─── Supplied records

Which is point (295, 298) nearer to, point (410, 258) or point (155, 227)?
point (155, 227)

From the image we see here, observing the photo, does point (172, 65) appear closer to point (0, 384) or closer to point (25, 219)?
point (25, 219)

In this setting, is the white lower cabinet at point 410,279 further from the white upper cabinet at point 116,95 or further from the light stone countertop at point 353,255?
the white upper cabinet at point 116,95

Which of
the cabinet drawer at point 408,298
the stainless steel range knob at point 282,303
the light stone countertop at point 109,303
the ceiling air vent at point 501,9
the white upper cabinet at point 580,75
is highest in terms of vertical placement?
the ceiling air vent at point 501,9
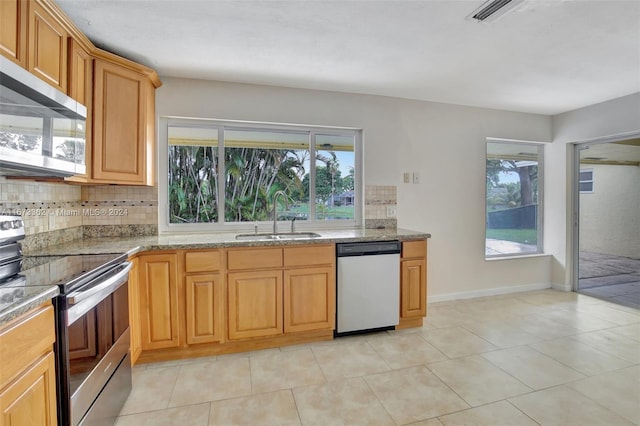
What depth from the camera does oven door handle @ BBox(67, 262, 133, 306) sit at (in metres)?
1.30

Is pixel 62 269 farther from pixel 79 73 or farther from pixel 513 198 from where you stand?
pixel 513 198

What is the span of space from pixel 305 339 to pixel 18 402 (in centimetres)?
187

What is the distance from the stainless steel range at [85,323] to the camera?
1.26m

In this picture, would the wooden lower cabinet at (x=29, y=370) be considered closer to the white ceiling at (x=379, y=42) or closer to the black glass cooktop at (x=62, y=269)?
the black glass cooktop at (x=62, y=269)

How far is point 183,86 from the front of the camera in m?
2.81

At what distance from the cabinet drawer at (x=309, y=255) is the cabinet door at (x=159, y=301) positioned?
2.77ft

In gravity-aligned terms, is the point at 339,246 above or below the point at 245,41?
below

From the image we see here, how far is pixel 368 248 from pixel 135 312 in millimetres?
1803

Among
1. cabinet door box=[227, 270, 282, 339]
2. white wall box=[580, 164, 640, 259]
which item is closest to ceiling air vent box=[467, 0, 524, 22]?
Result: cabinet door box=[227, 270, 282, 339]

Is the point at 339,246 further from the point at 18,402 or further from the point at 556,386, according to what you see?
the point at 18,402

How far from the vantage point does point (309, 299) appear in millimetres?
2572

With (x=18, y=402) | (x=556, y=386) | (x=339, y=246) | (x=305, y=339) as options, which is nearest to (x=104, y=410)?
(x=18, y=402)

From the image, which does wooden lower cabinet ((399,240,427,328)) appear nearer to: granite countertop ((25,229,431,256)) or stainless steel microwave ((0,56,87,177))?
granite countertop ((25,229,431,256))

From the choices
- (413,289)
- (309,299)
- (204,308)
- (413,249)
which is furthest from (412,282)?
(204,308)
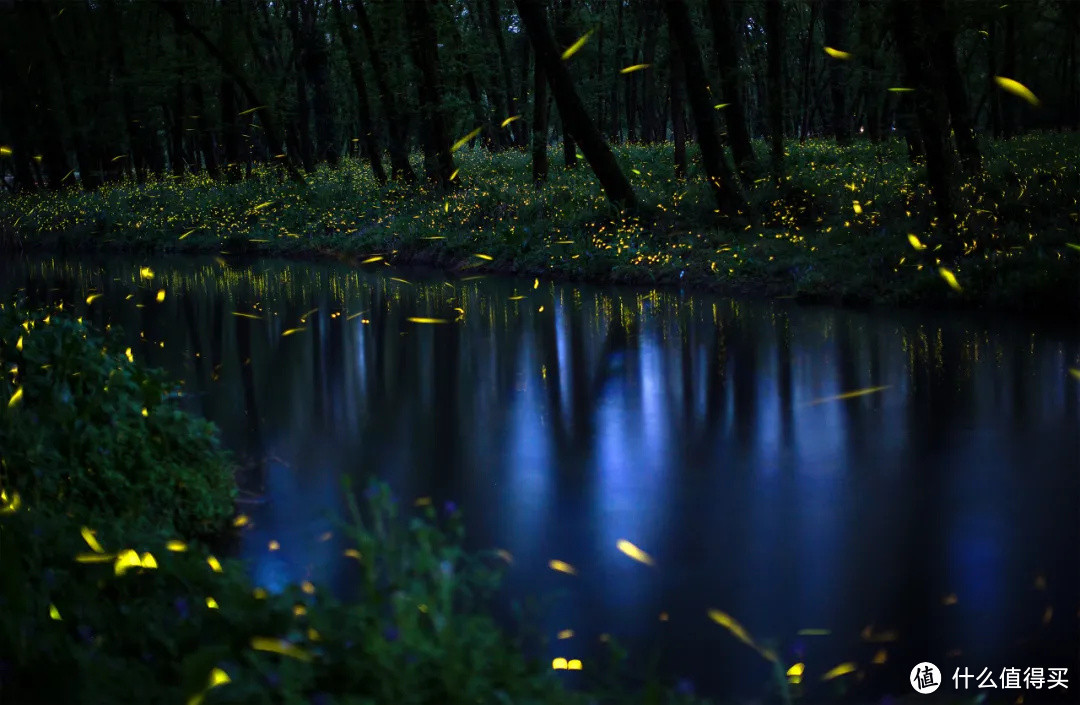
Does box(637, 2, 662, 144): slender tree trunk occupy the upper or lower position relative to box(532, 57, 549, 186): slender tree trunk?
upper

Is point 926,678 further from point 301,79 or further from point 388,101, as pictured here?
point 301,79

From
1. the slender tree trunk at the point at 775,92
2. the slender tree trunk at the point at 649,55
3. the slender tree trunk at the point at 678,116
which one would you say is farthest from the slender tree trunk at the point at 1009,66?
the slender tree trunk at the point at 649,55

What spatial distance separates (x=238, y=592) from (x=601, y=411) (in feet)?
20.7

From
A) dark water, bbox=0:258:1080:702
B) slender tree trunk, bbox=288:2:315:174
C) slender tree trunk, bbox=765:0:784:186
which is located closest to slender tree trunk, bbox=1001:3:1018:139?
slender tree trunk, bbox=765:0:784:186

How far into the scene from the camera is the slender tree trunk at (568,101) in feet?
72.3

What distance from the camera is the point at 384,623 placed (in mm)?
3896

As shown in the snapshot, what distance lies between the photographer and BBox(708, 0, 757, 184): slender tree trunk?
2140 centimetres

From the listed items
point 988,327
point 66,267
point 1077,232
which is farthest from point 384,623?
point 66,267

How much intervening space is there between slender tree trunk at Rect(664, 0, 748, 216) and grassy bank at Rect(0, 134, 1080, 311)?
1.39ft

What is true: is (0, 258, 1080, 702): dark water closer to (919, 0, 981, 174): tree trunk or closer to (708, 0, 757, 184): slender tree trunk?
(919, 0, 981, 174): tree trunk

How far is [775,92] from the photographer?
2442 centimetres

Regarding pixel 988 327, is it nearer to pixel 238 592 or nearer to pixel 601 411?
pixel 601 411

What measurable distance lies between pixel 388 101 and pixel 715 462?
89.9 ft

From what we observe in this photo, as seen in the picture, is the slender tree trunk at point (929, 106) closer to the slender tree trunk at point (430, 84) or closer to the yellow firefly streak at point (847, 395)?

──────

[Requirements]
Render the stretch of the material from the line containing "At what distance" through the line containing "Result: cabinet door box=[227, 270, 282, 339]" as a Markdown table with the columns Row and Line. Number each line in Row, put its text in Line, and leave out blank lines.

[Completed task]
| Row | Line |
|---|---|
| 1 | At what distance from the cabinet drawer at (x=309, y=255) is the cabinet door at (x=159, y=301) positioned? |
| 2 | 2.77ft |
| 3 | In gravity-aligned terms, is the point at 339,246 above or below the point at 245,41? |
| 4 | below |
| 5 | From the image we see here, how far is pixel 368 248 from pixel 135 312 in millimetres? |
| 6 | 1803 |
| 7 | Among |
| 8 | 1. cabinet door box=[227, 270, 282, 339] |
| 9 | 2. white wall box=[580, 164, 640, 259] |
| 10 | which item is closest to ceiling air vent box=[467, 0, 524, 22]? |
| 11 | Result: cabinet door box=[227, 270, 282, 339] |